The first hour of Christina Anderson’s How to Catch Creation concludes with a revolving montage of creative acts: writing, painting, sewing, lovemaking. It seems like a great ending, summarizing the play’s themes in one concise sequence of images.
Except that the play, presented by the Philadelphia Theatre Company in all its glorious messiness and two-hour, 30-minute run time, has a second act. It features the further adventures of a set of matter-of-factly sexually fluid, mostly well-meaning characters, all of them African American and living in or around San Francisco. Their relationships are imperfect, and their stories intersect, in both the past and the present, in ways we can generally predict well before the characters themselves.
Commissioned by Chicago’s Goodman Theatre, How to Catch Creation is a co-production with Baltimore Center Stage, culled from the 2017 Kilroys’ List of under-produced plays by women, trans playwrights, and writers with other intersections of race, gender identity, and class. PTC has committed to producing one play from the Kilroys each season.
Anderson’s credits are impressive (the Public Theatre, Yale Repertory Theatre, Playwrights Horizons), and she is interim head of playwriting at Brown University, a leading source of theatrical talent. Yet even with a strong ensemble and energetic direction by Nataki Garrett, How to Catch Creation seems unfinished. It cries out for compression and smart dramaturgical help to answer some of the questions it raises.
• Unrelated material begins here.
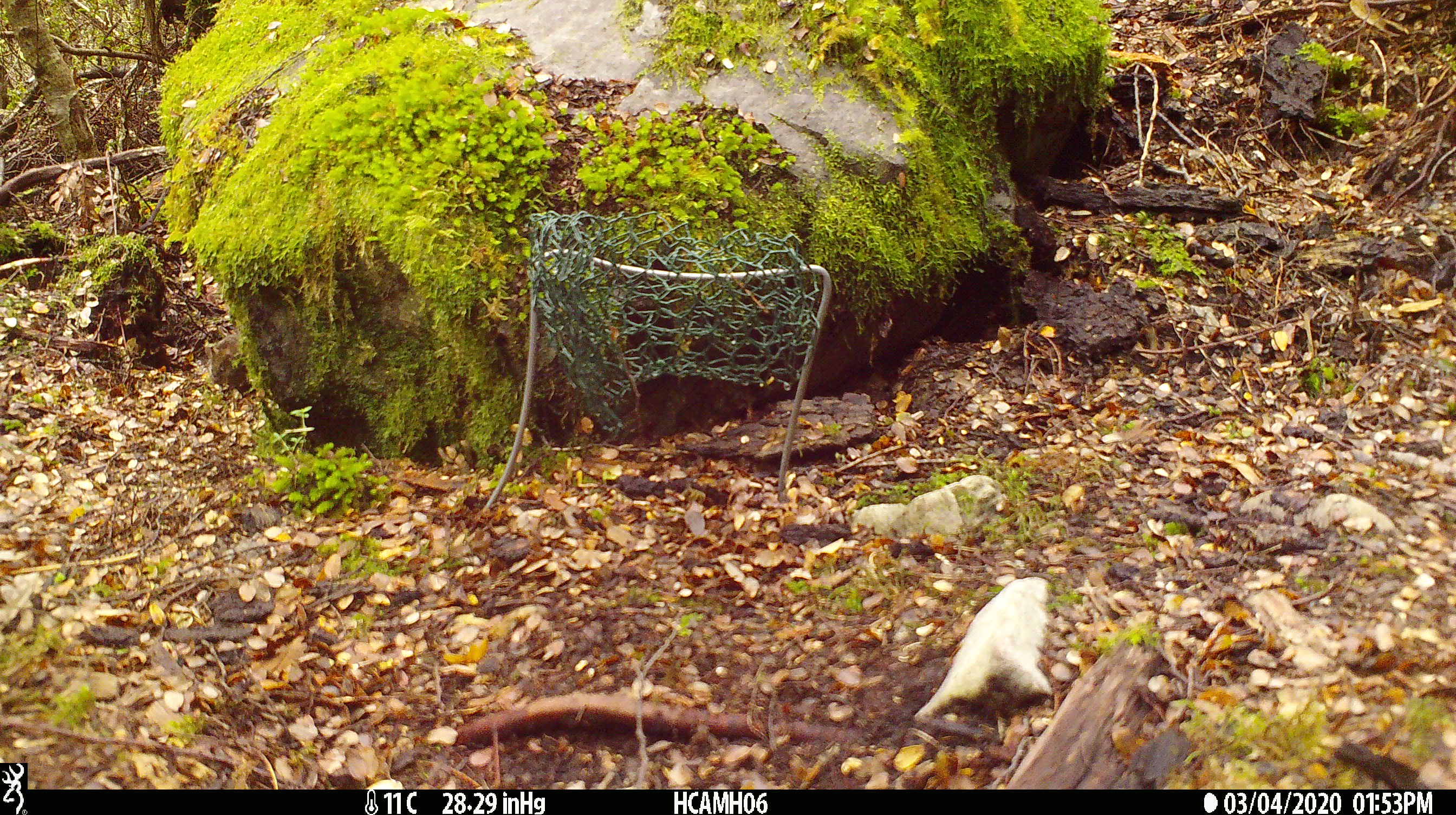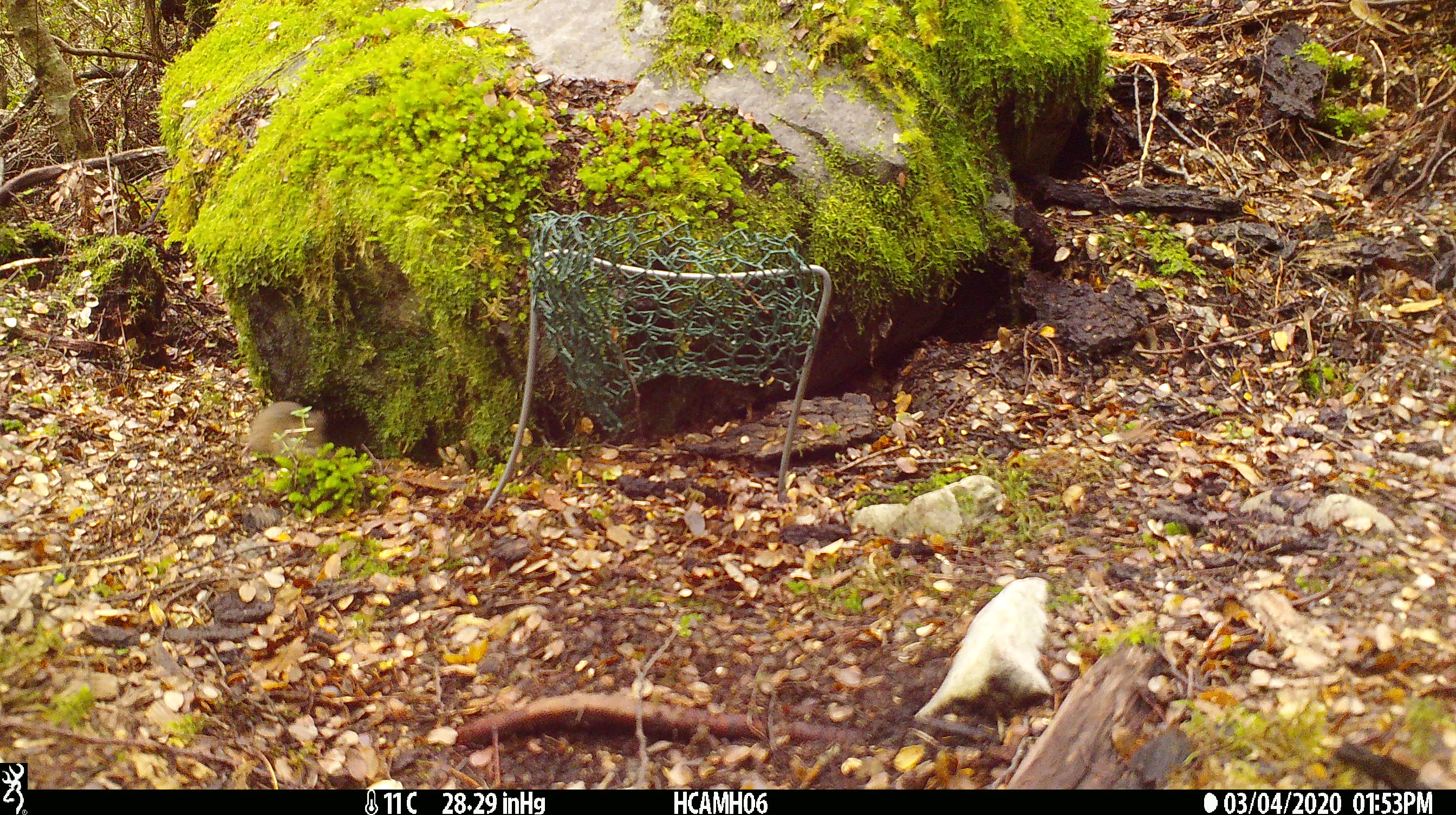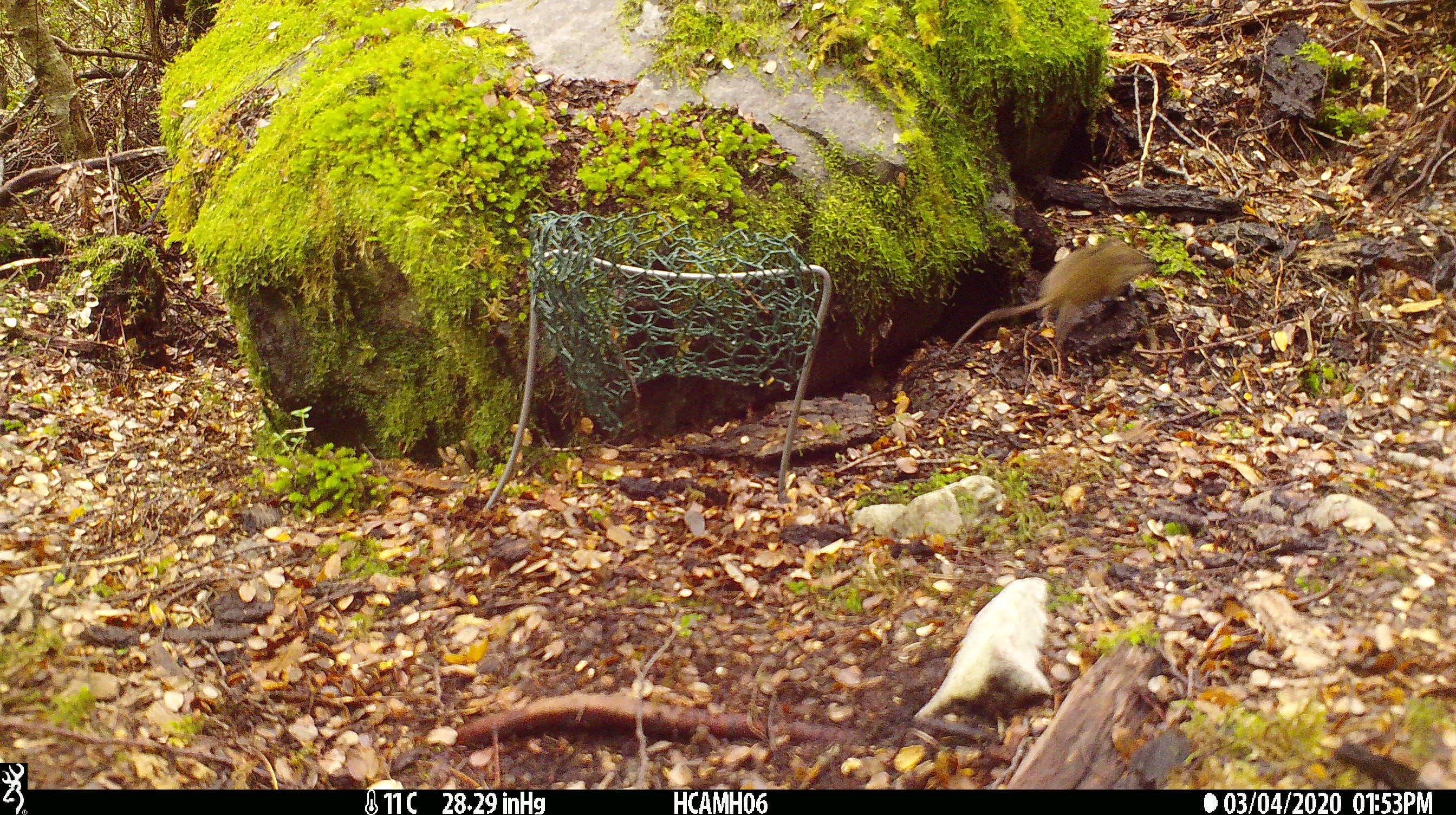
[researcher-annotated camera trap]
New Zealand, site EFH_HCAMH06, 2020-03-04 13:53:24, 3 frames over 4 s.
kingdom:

The nub of the play — its seed, according to Anderson — is the longing of Griffin (Lindsay Smiling), wrongfully incarcerated for a quarter century but now a free man, to have a child. He is 47, apparently straight (his sexuality is never disclosed), financially comfortable, attractive, self-educated, witty, and even a feminist. He lives in a palatial apartment in a city in which both straight men and real estate are highly valued. Yet he can’t think of any alternative apart from surrogacy or adoption.
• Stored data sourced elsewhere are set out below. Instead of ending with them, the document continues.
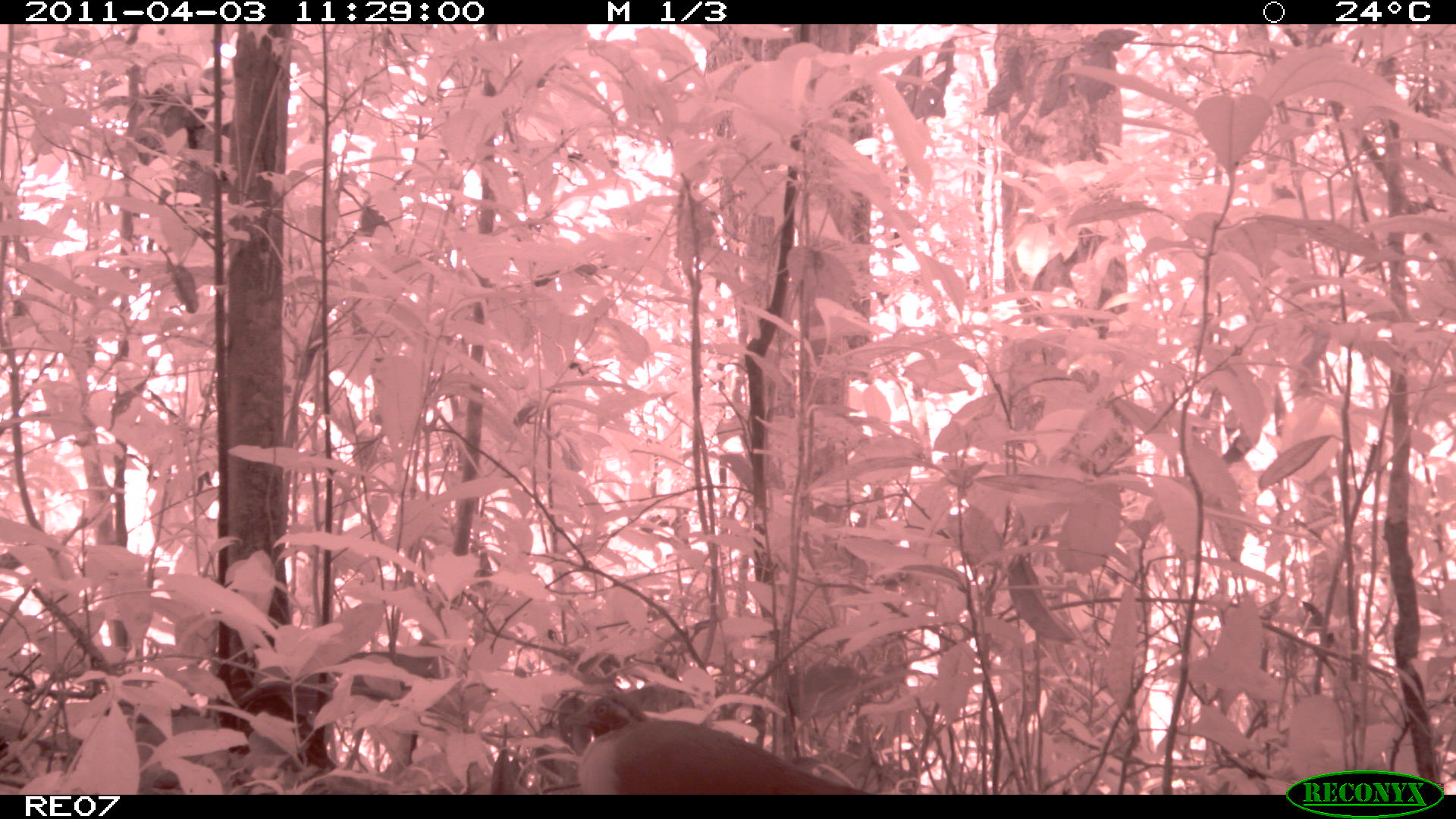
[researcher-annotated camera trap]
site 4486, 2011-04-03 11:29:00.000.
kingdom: Animalia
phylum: Chordata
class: Aves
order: Cuculiformes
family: Cuculidae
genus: Coua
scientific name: Coua serriana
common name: red-breasted coua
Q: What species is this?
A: Coua serriana (red-breasted coua).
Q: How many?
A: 1.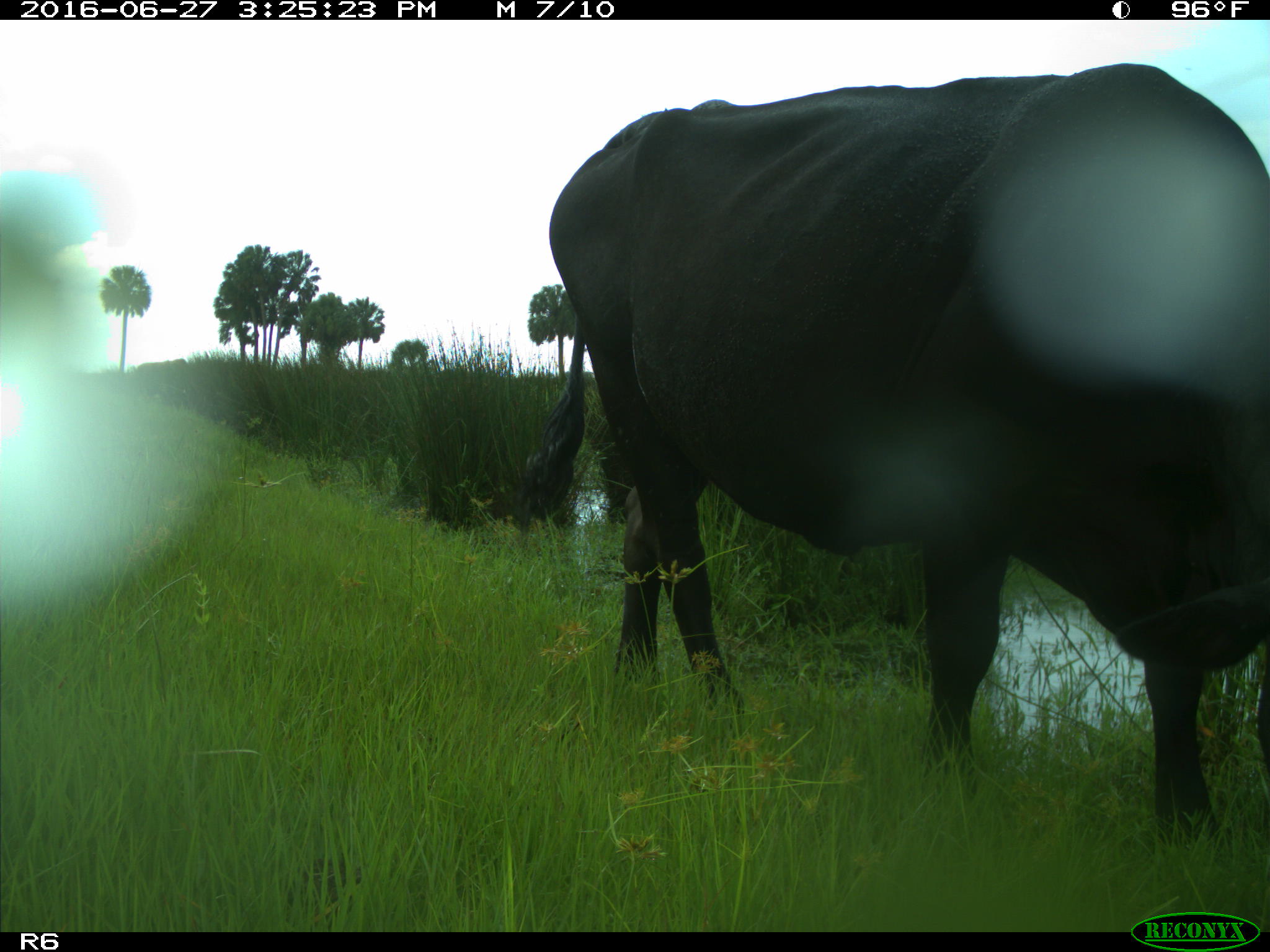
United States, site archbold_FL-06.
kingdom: Animalia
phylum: Chordata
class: Mammalia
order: Artiodactyla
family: Bovidae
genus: Bos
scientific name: Bos taurus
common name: domestic cow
Griffin’s best friend and longtime advocate is Tami (Stephanie Weeks), a lesbian painter and art school administrator whose taste in partners has led her down some dark paths. Weeks’ stylish performance juices the action. She has chemistry, albeit of different sorts, with Griffin and with a young computer tech, Riley (Shayna Small, also appealing). Riley is involved with Stokes (Jonathan Bangs), an aspiring portraitist; it’s her advocacy for him that unexpectedly connects her to Tami. See, everyone really does mean well.
There’s one more couple — Natalie (Shauna Miles), a seamstress, and G.K. Marche (Tiffani Barbour), a novelist — whose relationship is clearly headed for trouble. If you haven’t read the program, you may be slow to realize that most of their scenes are taking place in the 1960s. (The typewriter is something of a tip-off.) G.K., supposedly a terrific prose stylist, has the play’s worst line: “How can you and I raise a child in a space of negotiation?”
Jason Sherwood’s turntable set features a representation of the Golden Gate Bridge, a projected sky of changing colors, and furniture indicating a variety of locations, all moodily lit by Xavier Pierce. Sound designer and composer Curtis Craig’s percussive, jazzy music is worthy of note, as are Ivania Stack’s costumes (especially elegant and eye-catching for Tami). But a sleek production can’t paper over the playwright’s stumbles.